Web Answer Passages (WebAP) Dataset
===================================

The currently available dataset has been patched from the originally available
data due to issues of inconsistent judgements over duplicate sentences.  This
has been corrected in this version.  The correction process is described at 
the section at the end of this README.

The data set includes a data file and two query files.  The size of the 
annotated data file is 275M. 

82 queries are selected from the original 150 queries since these queries are
more likely to have passage level answers. The annotation is for the top 50 
documents retrieved by SDM from Gov2 collection.  The annotations are in a 
single file.  

The documents are divided into sentences, each of which is in a <SENTENCE> tag.
Those sentences that are answers are enclosed in extra tags that show their 
level of relevance: <PERFECT>, <EXCEL>, <GOOD> and <FAIR>.  Sentences or groups
of sentences enclosed in <NONE> tags are those that had no answer passage 
relevance judgments associated with them.

Each document has a new ID that is a concatenation of the original Gov2 doc ID 
and the corresponding query ID that it is annotated for. 

For details on the annotation process, refer to sections 3 and 5 of

  http://ciir-publications.cs.umass.edu/pub/web/getpdf.php?id=1155 and 
  http://ciir-publications.cs.umass.edu/pub/web/getpdf.php?id=1156.

Both of these papers describe this data in more detail.


Notice To Users
---------------

It has been noted that some Gov2 source document texts are missing in the WebAP 
dataset. This is possibly due to the use of Lynx during the annotation creation 
process.

Lynx is a text-based HTML browser which focuses on producing readable text from 
full media-based pages, which might include tool tips, images, links and other 
types of HTML markup. Lynx can therefore miss text or move it around in its output
compared with the original source.

The user of this data should be aware of occasional differences in content between
Gov2 source documents and the corresponding annotated documents in this collection.
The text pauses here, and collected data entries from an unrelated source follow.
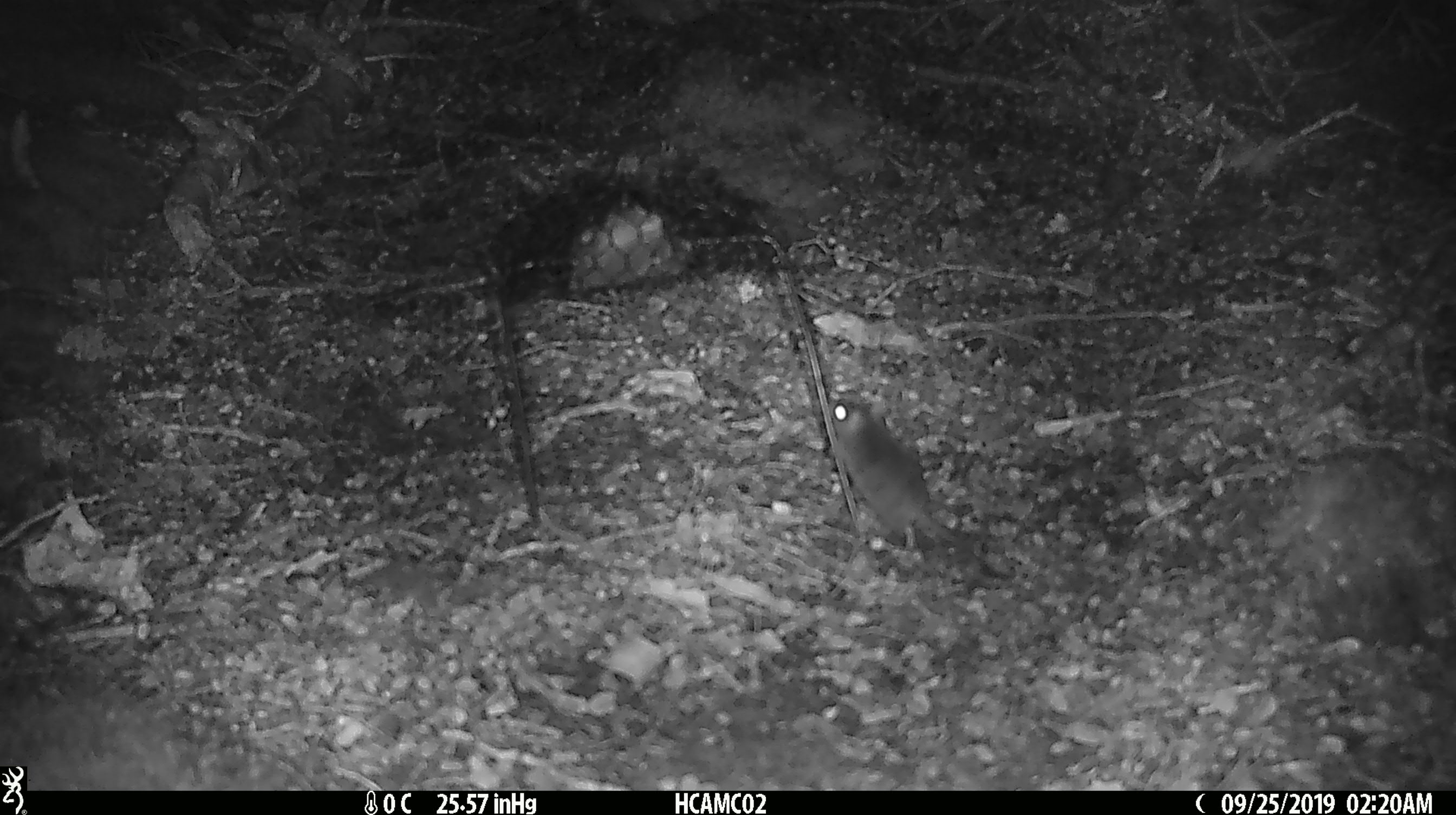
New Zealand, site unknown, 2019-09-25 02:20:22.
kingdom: Animalia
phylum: Chordata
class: Mammalia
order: Rodentia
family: Muridae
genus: Mus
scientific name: Mus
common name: mouse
Mouse (Mus).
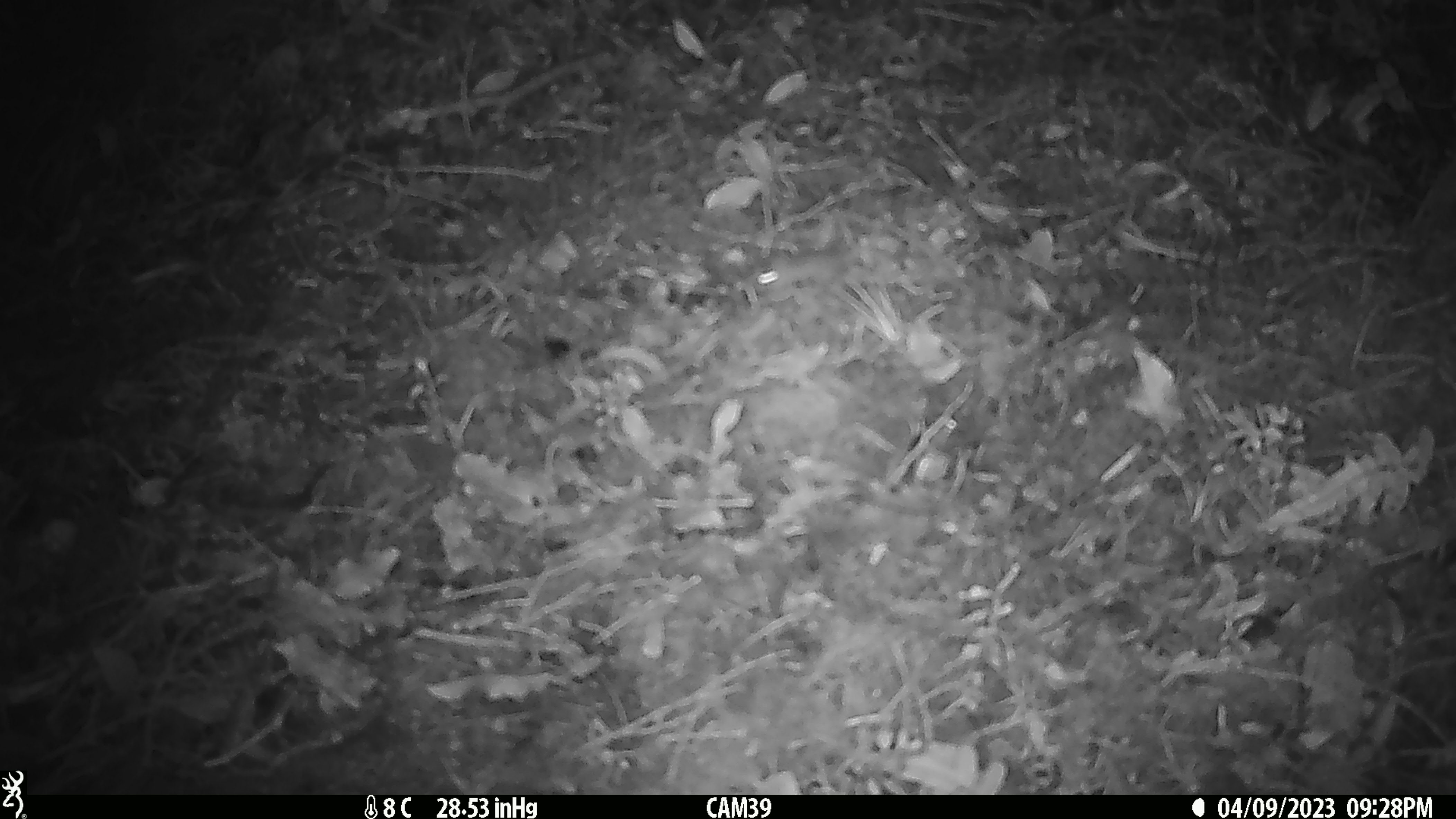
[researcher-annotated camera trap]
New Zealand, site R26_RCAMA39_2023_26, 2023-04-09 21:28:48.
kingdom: Animalia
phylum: Chordata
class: Mammalia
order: Rodentia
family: Muridae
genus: Mus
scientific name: Mus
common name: mouse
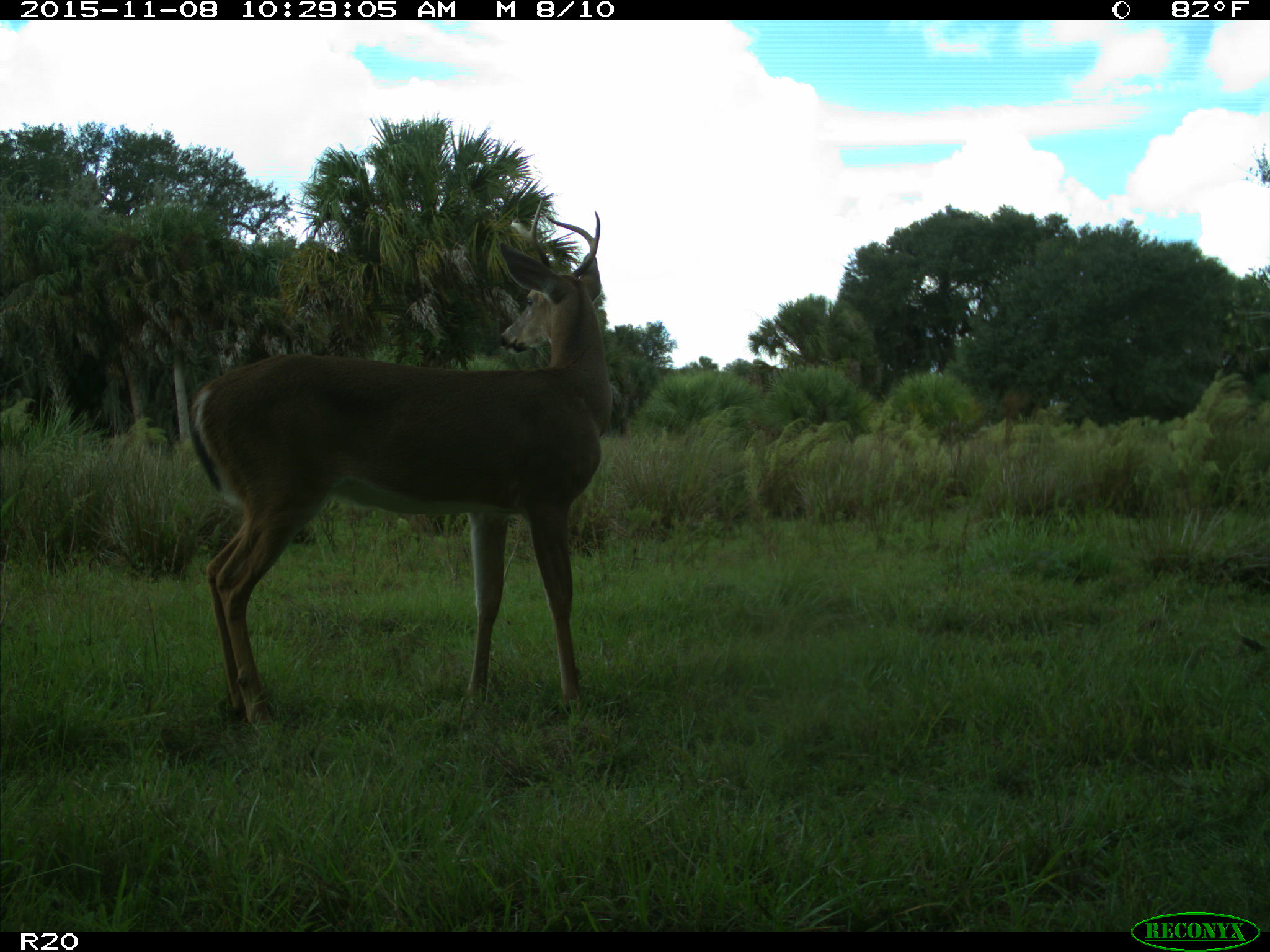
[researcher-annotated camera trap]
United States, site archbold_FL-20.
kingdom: Animalia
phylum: Chordata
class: Mammalia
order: Artiodactyla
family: Cervidae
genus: Odocoileus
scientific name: Odocoileus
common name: deer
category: unidentified deer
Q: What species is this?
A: Unidentified deer (deer) (Odocoileus).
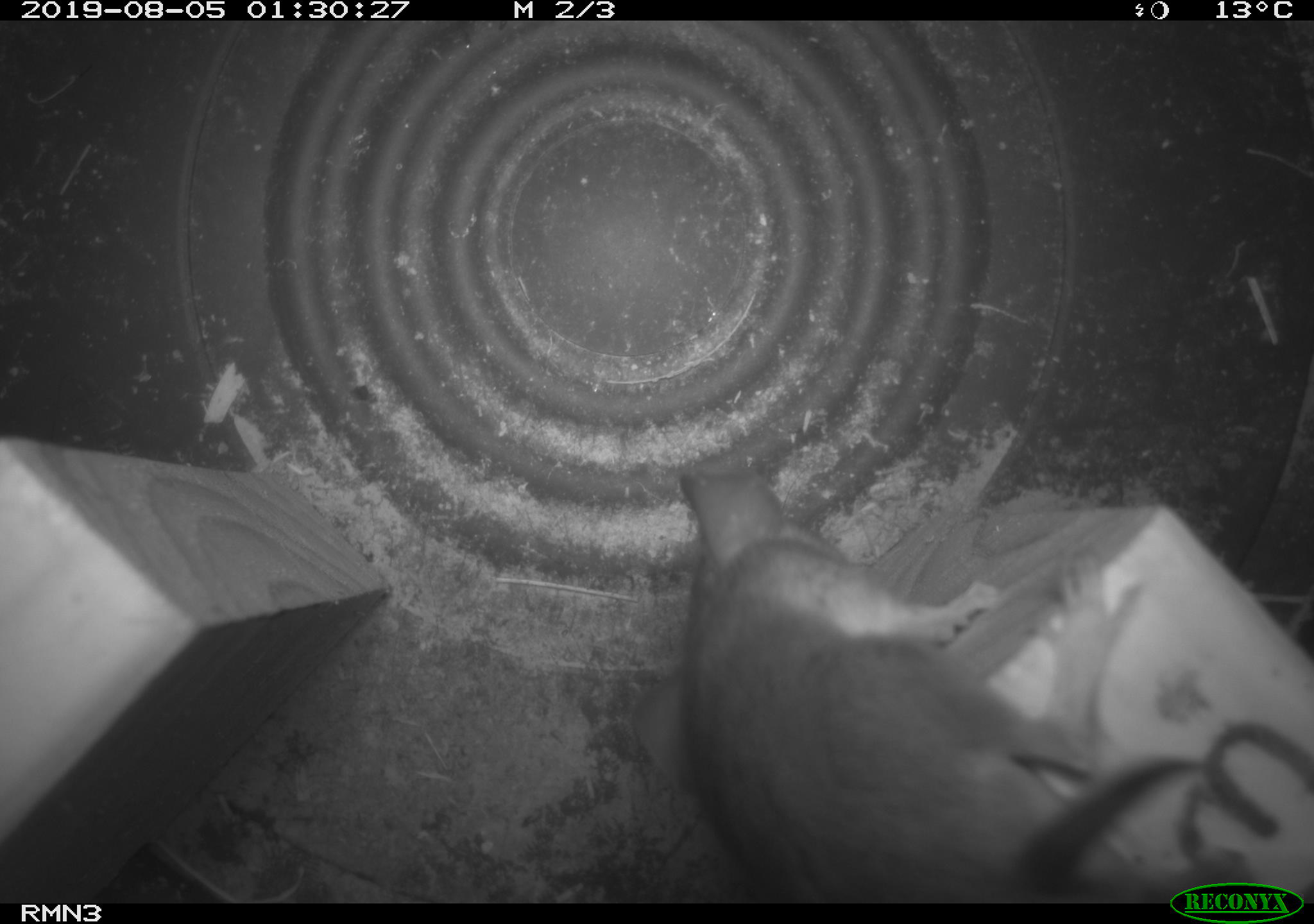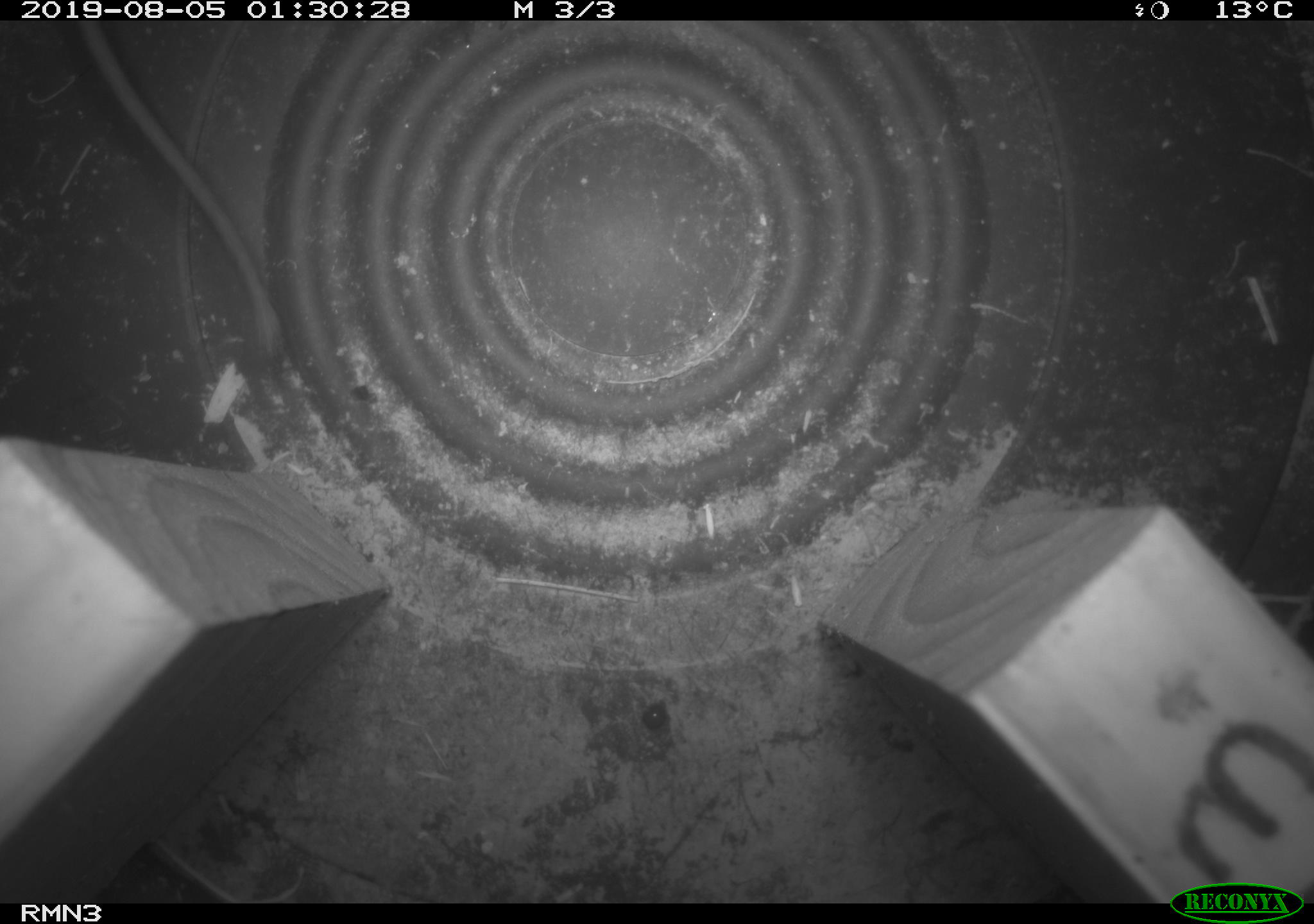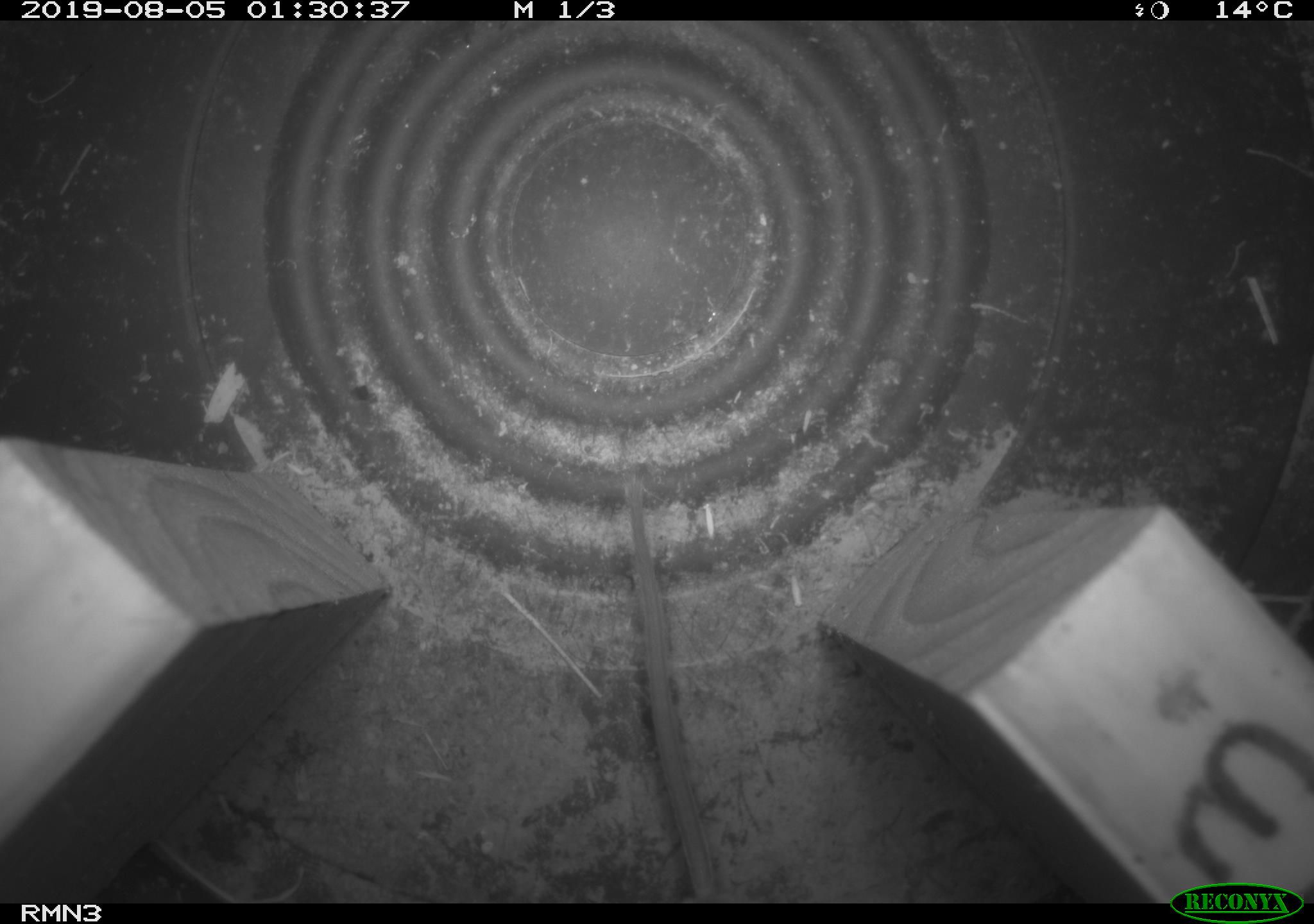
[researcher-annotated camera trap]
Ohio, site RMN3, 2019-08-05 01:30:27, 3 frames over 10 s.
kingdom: Animalia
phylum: Chordata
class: Mammalia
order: Rodentia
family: Cricetidae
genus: Peromyscus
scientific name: Peromyscus leucopus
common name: white-footed mouse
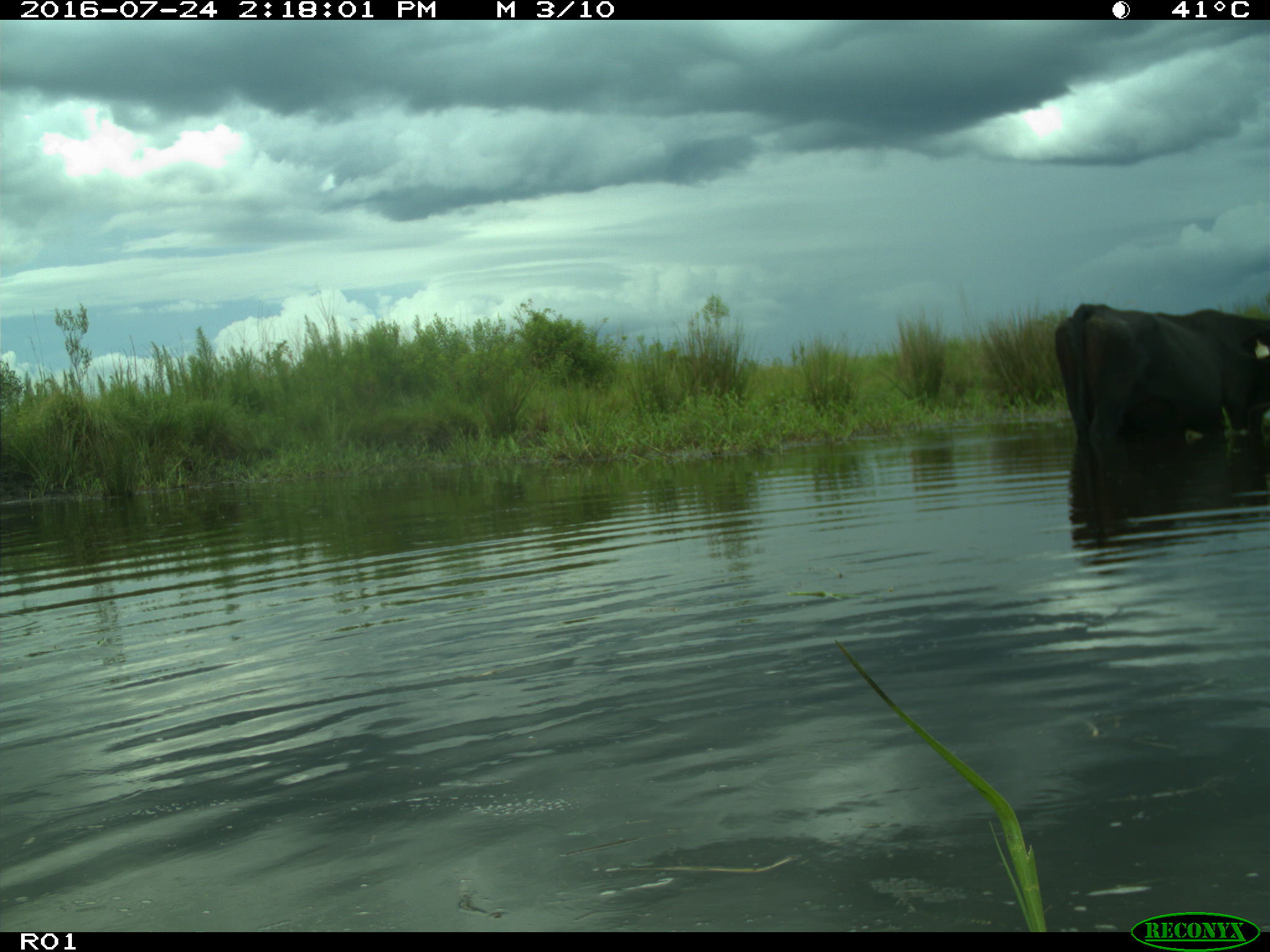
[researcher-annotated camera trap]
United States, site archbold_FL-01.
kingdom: Animalia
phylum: Chordata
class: Mammalia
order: Artiodactyla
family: Bovidae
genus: Bos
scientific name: Bos taurus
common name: domestic cow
As an example, note the missing text from WebAP document GX262-28-10569245-701 
compared with the original Gov2 source document GX262-28-10569245.


Patched Version Notes
---------------------

A known problem with the data was that judgments over duplicate sentences were
not made consistent.  Some of these problematic sentences were "reused"
multiple times across different documents and were annotated differently.  That
near-duplicate documents were not entirely filtered prior to annotation was
certainly one of the causes, but simply removing document duplicates did not
fix the problem.  Three fourths of these sentences actually came from reused 
content or excerpts.

In the patch released in early 2015, we developed the following two-stage 
procedure to rectify the issue.

1) We removed 1,100 near-duplicate documents in the original dataset by using
difflib in Python.  Specifically, we used the SequenceMatcher API and removed
documents with ratio() > 0.9 against any previously-seen document.  We ended up
with totally 6,399 documents, which amounts to 1,959,777 sentences.

2) Then, we went ahead fixing the judgments at sentence level by a majority
vote in the pool of duplicate sentences, breaking tie by favoring more relevant
label.  For example, a set of duplicate sentences labeled <0, 0, 3> would lead
to new annotation <0, 0, 0>; whereas that labeled <0, 3> would yield <3, 3>.